Rewrite the entries below, changing "dark rock outcrop" to "gray boulder" everywhere it appears and leaving the rest unchanged.

Start DATA FOR PROCESSING

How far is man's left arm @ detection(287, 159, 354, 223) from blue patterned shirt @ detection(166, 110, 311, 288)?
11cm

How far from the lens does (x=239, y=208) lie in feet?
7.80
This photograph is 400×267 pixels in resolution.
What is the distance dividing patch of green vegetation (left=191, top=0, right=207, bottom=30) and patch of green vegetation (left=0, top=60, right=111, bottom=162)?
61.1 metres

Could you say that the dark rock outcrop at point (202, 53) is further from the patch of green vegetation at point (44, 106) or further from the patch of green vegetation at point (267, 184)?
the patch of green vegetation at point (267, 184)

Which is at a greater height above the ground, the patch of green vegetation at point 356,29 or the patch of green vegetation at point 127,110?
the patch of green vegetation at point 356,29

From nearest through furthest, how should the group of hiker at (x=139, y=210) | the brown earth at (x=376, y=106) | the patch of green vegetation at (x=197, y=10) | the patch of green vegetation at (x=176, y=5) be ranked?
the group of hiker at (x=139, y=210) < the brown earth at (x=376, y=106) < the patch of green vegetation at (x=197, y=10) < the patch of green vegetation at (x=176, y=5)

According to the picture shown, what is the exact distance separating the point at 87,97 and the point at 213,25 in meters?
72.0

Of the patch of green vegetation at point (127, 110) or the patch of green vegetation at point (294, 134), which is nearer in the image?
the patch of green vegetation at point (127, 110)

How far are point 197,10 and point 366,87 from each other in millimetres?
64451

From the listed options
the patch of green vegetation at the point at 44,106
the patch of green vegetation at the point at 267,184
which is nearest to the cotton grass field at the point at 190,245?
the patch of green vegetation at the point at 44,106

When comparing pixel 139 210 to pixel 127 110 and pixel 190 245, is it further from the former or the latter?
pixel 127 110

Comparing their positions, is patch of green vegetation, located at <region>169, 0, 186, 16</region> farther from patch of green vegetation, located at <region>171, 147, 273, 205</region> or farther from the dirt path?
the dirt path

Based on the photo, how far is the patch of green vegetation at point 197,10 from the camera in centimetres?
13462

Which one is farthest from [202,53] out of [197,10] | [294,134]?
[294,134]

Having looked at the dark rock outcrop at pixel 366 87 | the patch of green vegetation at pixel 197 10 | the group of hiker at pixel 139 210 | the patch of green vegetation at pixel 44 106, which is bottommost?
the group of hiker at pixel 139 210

End DATA FOR PROCESSING

§ SOLVED PROBLEM:
How far is man's left arm @ detection(287, 159, 354, 223) from blue patterned shirt @ detection(166, 110, 311, 288)?
11cm

How far from the lens does (x=239, y=208) lie in feet?
7.80
This photograph is 400×267 pixels in resolution.
What is the distance dividing patch of green vegetation (left=191, top=0, right=207, bottom=30) and patch of green vegetation (left=0, top=60, right=111, bottom=162)?
61.1 metres

Could you say that the gray boulder at point (202, 53) is further from the patch of green vegetation at point (44, 106) or further from the patch of green vegetation at point (267, 184)?
the patch of green vegetation at point (267, 184)

Which is at a greater height above the ground, the patch of green vegetation at point 356,29 or the patch of green vegetation at point 127,110?
the patch of green vegetation at point 356,29

From nearest through furthest, how should the group of hiker at (x=139, y=210) | the brown earth at (x=376, y=106) | the patch of green vegetation at (x=197, y=10) | the patch of green vegetation at (x=176, y=5) be ranked?
the group of hiker at (x=139, y=210) < the brown earth at (x=376, y=106) < the patch of green vegetation at (x=197, y=10) < the patch of green vegetation at (x=176, y=5)

According to the picture shown, what is the exact distance separating the point at 87,97 and the point at 213,25 in meters?
72.0

Of the patch of green vegetation at point (127, 110) or the patch of green vegetation at point (294, 134), which is nearer in the image?
the patch of green vegetation at point (127, 110)

How far are point 197,10 and point 366,87 from each other in millimetres?
64451

From the listed options
the patch of green vegetation at the point at 44,106
the patch of green vegetation at the point at 267,184
which is nearest to the cotton grass field at the point at 190,245?
the patch of green vegetation at the point at 44,106

When comparing pixel 139 210 to pixel 127 110 and pixel 190 245, is it further from the former or the latter?
pixel 127 110

Comparing their positions, is patch of green vegetation, located at <region>169, 0, 186, 16</region> farther from patch of green vegetation, located at <region>171, 147, 273, 205</region> or farther from the dirt path?
the dirt path

Based on the photo, how far is the patch of green vegetation at point 197,10 from the camera in centimetres?
13462

Which one is farthest from [202,53] out of [197,10] | [294,134]?
[294,134]

Having looked at the gray boulder at pixel 366 87 | the patch of green vegetation at pixel 197 10 | the group of hiker at pixel 139 210 | the patch of green vegetation at pixel 44 106, which is bottommost?
the group of hiker at pixel 139 210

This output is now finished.